化学 变形链球菌 抗菌剂 最小抑制浓度 微生物学 肺炎链球菌 显微拉曼光谱 抗生素 细菌生长 拉曼光谱 氨苄西林 细菌 生物化学 生物 光学 物理 有机化学 遗传学
作者
Yifan Tao,Yun Wang,Shi Huang,Pengfei Zhu,Wei E. Huang,Junqi Ling,Jian Xu
出处
期刊:Analytical Chemistry [American Chemical Society]
卷期号:89 (7): 4108-4115 被引量:158
标识
DOI:10.1021/acs.analchem.6b05051
摘要

To combat the spread of antibiotic resistance, methods that quantitatively assess the metabolism-inhibiting effects of drugs in a rapid and culture-independent manner are urgently needed.

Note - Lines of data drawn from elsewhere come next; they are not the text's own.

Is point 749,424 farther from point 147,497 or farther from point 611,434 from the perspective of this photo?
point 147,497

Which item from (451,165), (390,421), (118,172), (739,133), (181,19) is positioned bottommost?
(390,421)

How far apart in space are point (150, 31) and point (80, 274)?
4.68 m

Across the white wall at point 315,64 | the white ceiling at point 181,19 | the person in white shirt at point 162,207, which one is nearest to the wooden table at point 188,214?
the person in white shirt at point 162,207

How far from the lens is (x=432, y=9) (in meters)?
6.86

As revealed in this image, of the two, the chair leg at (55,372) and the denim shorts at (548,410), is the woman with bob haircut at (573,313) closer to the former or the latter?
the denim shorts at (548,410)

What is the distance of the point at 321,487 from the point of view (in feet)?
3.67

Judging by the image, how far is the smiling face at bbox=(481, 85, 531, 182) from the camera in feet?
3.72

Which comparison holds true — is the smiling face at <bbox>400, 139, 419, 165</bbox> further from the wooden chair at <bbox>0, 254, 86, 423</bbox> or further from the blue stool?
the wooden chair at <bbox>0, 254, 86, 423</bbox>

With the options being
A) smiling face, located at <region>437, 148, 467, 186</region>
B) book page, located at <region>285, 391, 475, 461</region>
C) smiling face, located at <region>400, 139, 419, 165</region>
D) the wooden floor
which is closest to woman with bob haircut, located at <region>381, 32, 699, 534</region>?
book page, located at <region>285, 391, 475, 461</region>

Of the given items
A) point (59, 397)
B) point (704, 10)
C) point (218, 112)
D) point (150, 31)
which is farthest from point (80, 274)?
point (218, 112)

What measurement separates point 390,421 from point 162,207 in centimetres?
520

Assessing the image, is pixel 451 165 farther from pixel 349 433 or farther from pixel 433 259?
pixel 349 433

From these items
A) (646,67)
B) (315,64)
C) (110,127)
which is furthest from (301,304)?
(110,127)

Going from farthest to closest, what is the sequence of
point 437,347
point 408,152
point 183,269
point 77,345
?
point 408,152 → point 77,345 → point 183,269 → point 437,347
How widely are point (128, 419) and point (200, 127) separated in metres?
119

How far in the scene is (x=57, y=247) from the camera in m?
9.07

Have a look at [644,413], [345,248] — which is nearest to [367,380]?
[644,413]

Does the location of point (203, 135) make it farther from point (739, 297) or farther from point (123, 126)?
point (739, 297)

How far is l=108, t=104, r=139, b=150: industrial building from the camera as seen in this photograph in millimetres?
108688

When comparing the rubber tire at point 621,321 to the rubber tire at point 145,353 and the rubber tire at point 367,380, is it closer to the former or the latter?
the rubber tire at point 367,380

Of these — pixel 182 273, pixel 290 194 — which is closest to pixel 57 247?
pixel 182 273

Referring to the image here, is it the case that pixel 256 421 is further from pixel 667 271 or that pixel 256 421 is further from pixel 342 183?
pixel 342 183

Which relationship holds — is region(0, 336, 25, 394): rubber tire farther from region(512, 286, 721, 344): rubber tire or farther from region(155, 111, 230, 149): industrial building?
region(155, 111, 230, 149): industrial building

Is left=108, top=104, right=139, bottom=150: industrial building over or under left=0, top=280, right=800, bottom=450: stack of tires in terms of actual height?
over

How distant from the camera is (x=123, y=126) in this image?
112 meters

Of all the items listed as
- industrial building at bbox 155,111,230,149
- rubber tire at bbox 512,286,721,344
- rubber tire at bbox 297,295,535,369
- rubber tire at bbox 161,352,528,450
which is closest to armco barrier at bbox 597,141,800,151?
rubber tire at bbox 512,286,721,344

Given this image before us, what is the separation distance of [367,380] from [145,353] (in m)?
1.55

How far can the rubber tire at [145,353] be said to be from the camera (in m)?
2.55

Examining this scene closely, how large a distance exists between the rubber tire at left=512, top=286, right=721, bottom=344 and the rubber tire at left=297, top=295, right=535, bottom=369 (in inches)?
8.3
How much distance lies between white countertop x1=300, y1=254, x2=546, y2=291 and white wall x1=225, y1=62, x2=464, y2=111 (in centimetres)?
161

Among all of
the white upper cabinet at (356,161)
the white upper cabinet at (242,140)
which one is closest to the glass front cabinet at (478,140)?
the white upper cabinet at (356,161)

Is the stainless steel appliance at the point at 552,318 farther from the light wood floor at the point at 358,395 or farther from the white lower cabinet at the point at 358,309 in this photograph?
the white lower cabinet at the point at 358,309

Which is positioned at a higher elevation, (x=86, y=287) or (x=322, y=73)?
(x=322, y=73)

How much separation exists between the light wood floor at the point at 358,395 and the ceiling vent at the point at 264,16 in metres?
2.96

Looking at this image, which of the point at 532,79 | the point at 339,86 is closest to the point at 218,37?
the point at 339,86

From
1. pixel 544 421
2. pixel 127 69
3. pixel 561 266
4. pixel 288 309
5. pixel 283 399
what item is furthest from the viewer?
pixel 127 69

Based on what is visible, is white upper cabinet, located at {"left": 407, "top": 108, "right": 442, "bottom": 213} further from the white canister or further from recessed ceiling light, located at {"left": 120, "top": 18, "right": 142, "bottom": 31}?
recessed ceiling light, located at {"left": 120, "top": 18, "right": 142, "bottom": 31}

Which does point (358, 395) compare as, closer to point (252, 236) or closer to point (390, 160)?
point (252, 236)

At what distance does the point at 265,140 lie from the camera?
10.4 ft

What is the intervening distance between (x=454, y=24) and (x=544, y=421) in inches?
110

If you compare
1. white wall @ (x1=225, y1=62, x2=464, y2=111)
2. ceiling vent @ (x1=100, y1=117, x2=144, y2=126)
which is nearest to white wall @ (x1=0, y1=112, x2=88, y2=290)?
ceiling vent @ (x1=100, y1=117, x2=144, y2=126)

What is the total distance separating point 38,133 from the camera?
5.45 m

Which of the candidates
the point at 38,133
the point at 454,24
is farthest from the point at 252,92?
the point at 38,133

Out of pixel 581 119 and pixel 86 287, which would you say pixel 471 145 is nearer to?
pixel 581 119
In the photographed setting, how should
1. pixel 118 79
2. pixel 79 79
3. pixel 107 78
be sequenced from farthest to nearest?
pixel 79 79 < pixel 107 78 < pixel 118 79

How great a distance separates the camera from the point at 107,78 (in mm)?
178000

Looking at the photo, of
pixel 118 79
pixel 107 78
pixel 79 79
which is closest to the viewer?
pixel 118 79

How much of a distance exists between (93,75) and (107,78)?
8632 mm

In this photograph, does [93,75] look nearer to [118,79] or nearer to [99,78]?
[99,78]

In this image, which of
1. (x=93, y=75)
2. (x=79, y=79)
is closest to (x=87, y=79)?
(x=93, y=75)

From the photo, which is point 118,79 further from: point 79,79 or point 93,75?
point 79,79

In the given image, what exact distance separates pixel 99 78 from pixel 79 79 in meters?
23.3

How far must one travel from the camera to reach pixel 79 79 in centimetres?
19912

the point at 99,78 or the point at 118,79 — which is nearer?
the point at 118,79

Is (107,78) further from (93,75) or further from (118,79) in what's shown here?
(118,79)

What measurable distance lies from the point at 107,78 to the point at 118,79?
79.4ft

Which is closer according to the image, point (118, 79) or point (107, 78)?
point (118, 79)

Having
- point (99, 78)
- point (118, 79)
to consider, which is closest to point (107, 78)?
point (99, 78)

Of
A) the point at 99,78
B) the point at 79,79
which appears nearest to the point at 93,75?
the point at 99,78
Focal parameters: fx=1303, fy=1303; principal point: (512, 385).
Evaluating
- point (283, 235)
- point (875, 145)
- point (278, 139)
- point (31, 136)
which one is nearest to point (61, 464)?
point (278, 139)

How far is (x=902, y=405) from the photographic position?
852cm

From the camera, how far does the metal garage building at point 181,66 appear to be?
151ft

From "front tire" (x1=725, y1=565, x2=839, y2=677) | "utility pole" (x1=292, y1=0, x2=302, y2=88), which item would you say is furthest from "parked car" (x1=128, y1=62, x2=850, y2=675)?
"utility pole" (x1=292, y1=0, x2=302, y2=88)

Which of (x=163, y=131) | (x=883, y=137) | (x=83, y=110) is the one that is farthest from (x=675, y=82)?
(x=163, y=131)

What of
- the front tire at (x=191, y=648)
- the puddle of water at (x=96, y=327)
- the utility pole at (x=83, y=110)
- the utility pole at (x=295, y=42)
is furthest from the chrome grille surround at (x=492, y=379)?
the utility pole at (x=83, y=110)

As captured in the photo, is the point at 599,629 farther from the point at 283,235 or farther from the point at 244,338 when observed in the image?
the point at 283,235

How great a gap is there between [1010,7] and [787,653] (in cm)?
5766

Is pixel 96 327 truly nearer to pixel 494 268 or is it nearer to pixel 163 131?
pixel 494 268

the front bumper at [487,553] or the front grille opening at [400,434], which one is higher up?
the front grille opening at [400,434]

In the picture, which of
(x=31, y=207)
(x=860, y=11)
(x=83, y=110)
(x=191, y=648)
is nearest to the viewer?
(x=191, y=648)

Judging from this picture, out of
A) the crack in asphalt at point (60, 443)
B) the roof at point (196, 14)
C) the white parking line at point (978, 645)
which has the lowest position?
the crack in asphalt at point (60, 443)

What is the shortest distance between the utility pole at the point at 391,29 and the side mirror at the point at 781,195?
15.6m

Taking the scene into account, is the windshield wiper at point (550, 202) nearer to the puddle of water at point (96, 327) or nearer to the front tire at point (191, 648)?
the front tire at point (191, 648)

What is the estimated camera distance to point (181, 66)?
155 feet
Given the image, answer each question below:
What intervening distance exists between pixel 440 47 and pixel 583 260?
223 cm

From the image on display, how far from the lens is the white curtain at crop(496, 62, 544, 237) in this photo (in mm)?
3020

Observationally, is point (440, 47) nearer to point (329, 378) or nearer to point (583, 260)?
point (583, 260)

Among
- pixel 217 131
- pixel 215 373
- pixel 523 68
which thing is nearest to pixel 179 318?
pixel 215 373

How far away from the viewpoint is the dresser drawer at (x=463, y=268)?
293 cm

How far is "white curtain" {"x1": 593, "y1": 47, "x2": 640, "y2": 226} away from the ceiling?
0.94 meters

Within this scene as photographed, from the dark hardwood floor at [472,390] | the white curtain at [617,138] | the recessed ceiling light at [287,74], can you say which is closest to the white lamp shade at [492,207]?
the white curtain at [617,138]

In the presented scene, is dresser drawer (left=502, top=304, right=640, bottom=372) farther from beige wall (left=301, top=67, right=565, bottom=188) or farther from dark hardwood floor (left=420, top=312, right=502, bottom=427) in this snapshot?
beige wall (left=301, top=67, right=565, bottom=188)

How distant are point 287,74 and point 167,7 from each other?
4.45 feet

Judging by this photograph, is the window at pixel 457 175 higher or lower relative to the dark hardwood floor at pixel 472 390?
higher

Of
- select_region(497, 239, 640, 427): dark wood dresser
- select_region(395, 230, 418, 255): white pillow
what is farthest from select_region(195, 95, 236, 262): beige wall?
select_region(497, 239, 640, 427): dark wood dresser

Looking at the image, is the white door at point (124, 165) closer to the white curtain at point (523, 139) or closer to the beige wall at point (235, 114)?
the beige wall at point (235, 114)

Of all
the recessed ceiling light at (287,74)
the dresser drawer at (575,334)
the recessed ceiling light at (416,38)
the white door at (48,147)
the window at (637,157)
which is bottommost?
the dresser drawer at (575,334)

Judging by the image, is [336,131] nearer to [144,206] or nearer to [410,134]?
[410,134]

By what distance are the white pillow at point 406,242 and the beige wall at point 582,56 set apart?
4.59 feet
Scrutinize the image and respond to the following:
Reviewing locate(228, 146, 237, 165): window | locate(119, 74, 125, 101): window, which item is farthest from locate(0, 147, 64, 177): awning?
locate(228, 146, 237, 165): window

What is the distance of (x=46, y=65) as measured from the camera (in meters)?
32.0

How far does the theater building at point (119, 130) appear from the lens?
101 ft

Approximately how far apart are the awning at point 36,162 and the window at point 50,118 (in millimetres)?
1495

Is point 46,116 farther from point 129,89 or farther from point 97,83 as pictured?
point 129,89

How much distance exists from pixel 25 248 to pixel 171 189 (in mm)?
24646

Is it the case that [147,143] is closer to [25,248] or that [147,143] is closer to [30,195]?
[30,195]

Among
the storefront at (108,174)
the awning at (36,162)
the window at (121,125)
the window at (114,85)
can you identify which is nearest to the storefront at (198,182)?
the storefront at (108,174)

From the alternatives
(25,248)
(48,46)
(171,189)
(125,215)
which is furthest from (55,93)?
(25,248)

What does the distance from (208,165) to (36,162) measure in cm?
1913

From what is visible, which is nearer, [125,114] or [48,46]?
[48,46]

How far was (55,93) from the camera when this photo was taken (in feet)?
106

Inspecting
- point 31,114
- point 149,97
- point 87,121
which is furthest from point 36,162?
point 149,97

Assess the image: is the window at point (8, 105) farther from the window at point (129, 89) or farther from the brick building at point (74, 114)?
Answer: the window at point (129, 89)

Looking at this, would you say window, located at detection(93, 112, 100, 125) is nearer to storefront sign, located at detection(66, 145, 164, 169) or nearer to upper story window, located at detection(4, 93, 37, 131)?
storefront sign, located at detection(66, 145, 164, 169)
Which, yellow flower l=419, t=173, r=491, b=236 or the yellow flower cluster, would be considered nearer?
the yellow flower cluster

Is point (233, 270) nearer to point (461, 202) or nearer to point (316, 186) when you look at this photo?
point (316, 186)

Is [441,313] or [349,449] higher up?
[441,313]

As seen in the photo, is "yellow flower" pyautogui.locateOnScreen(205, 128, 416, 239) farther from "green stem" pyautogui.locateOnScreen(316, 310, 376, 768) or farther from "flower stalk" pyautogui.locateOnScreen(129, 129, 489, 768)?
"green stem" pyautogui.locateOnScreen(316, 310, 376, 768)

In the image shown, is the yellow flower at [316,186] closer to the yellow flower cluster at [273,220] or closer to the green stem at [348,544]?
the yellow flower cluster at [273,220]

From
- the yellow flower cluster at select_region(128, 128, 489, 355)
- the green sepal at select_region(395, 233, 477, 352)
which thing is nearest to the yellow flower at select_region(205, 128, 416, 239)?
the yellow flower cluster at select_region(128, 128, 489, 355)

Here using four oral bacteria as models, we show that heavy water (D2O)-based single-cell Raman microspectroscopy (D2O-Raman) can probe bacterial response to different drugs using the Raman shift at the C–D (carbon–deuterium vibration) band in 2040 to 2300 cm–1 as a universal biomarker for metabolic activity at single-bacterial-cell resolution. The "minimum inhibitory concentration based on metabolic activity" (MIC-MA), defined as the minimal dose under which the median ΔC–D-ratio at 8 h of drug exposure is ≤0 and the standard deviation (SD) of the ΔC–D ratio among individual cells is ≤0.005, was proposed to evaluate the metabolism-inhibiting efficacy of drugs. In addition, heterogeneity index of MIC-MA (MIC-MA-HI), defined as SD of C–D ratio among individual cells, quantitatively assesses the among-cell heterogeneity of metabolic activity after drug regimens. When exposed to 1× MIC of sodium fluoride (NaF), 1× MIC of chlorhexidine (CHX), or 60× MIC of ampicillin, the cariogenic oral pathogen Streptococcus mutans UA159 ceased propagation yet remained metabolically highly active. This underscores the advantage of MIC-MA over the growth-based MIC in being able to detect the "nongrowing but metabolically active" (NGMA) cells that underlie many latent or recurring infections. Moreover, antibiotic susceptible and resistant S. mutans strains can be readily discriminated at as early as 0.5 h. Thus, D2O-Raman can serve as a universal method for rapid and quantitative assessment of antimicrobial effects based on general metabolic activity at single-cell resolution.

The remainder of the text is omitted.